Given a collection of intervals, merge all overlapping intervals. For example, Given [1,3],[2,6],[8,10],[15,18], return [1,6],[8,10],[15,18].
Write it in ANSI C
tHIS IS WHAT i TRIED, BUT IT HAS MANY FLAWS. Majorly that [2,3] will be omitted if [1,5] is present. But[2,4] and [3,6] will not show [2,6]
#include<stdio.h>
int main()
{
char q;
int a[20],b[20],c[20],d[20],i,j,k;
for(i=0;i<20;i++)
{
puts("enter lower limit of interval");
scanf("%d",&a[i]);
puts("enter upper limit of interval");
scanf("%d",&b[i]);
}
for(k=0;k<i;k++)
{
for(j=0;j<20;j++)
{
if((a[j]>a[k])|(b[j]<b[k]))
{
c[i]=a[j];
d[i]=b[j];
}
}
}
for(k=0;k<i;k++)
{
printf("%d %d \n",c[k],d[k]);
}
return 0;
}
I will not be writing the whole code…but can help you out with the basic logic…
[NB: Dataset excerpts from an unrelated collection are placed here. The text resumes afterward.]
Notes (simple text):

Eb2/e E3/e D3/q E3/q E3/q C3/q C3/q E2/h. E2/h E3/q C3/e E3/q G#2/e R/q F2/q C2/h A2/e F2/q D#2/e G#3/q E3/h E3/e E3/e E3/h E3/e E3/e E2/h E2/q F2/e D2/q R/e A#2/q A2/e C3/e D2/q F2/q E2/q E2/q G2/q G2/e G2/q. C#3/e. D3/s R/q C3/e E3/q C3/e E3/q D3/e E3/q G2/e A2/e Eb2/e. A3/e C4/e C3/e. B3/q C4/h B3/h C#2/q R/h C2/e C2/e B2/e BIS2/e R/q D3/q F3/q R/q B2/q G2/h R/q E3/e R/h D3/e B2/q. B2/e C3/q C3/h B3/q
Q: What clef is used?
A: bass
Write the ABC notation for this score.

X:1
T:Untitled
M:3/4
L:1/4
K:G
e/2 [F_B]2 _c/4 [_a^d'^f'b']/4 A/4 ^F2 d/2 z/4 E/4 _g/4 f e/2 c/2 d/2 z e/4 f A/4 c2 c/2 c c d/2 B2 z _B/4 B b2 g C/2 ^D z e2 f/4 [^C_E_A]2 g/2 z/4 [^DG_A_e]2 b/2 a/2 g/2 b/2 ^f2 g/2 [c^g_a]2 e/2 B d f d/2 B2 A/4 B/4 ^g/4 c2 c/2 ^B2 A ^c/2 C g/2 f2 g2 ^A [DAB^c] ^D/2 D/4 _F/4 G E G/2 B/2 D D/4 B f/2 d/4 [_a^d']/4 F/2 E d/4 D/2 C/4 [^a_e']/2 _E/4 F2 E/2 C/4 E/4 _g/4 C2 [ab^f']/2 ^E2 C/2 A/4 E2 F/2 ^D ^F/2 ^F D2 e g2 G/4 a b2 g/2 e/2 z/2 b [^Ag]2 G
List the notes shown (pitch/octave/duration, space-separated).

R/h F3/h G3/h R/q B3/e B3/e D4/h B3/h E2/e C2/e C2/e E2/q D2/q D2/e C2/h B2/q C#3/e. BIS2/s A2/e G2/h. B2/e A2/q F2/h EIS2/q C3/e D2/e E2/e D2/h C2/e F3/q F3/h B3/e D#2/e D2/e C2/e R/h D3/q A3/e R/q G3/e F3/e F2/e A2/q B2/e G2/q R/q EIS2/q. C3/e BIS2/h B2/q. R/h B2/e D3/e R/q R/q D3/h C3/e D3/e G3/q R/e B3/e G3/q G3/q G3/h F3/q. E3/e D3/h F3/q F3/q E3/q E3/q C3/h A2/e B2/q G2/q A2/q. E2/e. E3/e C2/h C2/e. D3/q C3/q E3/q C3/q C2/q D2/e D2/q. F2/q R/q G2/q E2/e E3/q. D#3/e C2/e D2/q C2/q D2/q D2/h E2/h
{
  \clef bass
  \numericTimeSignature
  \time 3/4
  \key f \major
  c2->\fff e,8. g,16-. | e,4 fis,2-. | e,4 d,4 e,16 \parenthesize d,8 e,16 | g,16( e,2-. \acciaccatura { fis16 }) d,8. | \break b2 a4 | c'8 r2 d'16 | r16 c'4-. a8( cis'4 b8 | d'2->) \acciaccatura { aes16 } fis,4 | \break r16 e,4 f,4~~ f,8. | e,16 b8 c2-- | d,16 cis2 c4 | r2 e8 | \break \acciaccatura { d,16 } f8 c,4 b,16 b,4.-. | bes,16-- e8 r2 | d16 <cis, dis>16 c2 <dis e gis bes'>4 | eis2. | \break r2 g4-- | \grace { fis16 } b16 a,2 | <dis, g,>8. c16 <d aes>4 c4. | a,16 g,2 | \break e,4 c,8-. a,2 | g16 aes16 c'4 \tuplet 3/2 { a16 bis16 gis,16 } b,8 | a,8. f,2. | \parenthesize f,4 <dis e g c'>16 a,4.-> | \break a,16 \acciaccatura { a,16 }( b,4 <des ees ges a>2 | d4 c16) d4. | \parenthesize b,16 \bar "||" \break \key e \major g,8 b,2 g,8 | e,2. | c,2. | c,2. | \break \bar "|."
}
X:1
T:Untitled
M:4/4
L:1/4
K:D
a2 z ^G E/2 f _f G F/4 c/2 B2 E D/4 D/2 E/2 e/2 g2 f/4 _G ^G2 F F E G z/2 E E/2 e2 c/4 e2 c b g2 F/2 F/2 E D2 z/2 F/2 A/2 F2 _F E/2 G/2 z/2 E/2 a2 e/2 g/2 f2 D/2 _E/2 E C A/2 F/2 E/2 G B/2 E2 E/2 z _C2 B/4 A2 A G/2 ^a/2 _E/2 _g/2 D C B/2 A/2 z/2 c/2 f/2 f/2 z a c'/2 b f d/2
considering the example that you have given in the ques…
[1,3] [2,6] [8,10] [15,18]
Mark all the numbers as start or end of the set, put all of them in the same array and sort them in ascending order.
1-0 3-1
2-0 6-1
8-0 10-1
15-0 18-1
where 0 indicates start and 1 indicates end!!!
upon sorting you will get the following sequence…
1-0 2-0 3-1 6-1 8-0 10-1 15-0 18-1
now what you can do is traverse the array and keep a temporary counter(which is intialized to 0) and whenever you encounter a ‘0’ increment the counter and whenever you encounter a ‘1’ decrement it…whenever the counter becomes 0 it indicates that all sets till now have merged…
element counter
1-0 1
2-0 2
3-1 1
6-1 0 //first set having start 1 and end 6
8-0 1
10-1 0 //second set having start 8 and end 10
15-0 1
18-1 0 //third set having start 15 and end 18
hope this helps…
what have u tried yet…no1s going to do ur home work here…put some effort…write a code…then ask!!!